The cohort is described in relation to summary data for patients followed in the nurse-led compared to medical-only follow-up models where continuous variables were reported as mean and standard deviation (SD) and/or median and inter-quartile range (IQR), and categorical variables were reported as counts and proportions were expressed as percentages. Comparison between groups was done using Chi-squared test for categorical data, and for the continuous data comparison between groups was done using non-parametric Mann–Whitney U tests, Kruskal–Wallis tests, student’s T-tests or ANOVA tests where appropriate. All patients had at least one year of available follow-up time. Cox proportional hazard regression models were constructed to estimate the hazard ratios and 95% confidence interval for the one-year all-cause mortality, each rehospitalisation outcome and the composite of one-year all-cause mortality and rehospitalisation MI/stroke/HF outcomes to compare outcomes between the two models of care (“medical only” and “nurse led”). The results of univariate and multivariable adjusted models are presented. Variables adjusted for were for age, sex, ethnicity, ACS type, GRACE score, LV function, revascularisation and admission year from 2010 to 2018, after ensuring that the assumption of proportional hazards was met. Survival curves are shown using Kaplan–Meier estimates.

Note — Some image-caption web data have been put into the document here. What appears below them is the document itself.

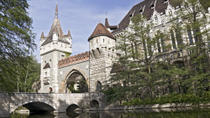 Budapest Tour with Optional Danube River Cruise, Budapest, City Tours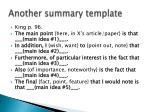 another summary template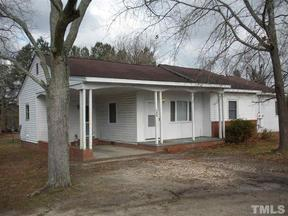 Multi Family Home Sold: 7424 Hwy NC 55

All p-values reported were two tailed and a p-value <0.05 was considered significant. No adjustment is made for multiple statistical testing. Data was analysed using SAS statistical package, version 9.4 (SAS Institute, Cary, NC). The survival curves were plotted using RStudio version 1.2.1335.

Results

Between 2010 to 2018, we identified 5296 New Zealand residents, eligible for outpatient follow-up, who were discharged alive following a first ACS event. Of these 4395 (83%) had a follow-up with a clinician, of whom 1,161 (26%) had their first follow-up via a medical model, and 3234 (74%) used the nurse-led model (Figure 1). The proportion of patients seen in the nurse-led follow-up clinics was stable over the time period.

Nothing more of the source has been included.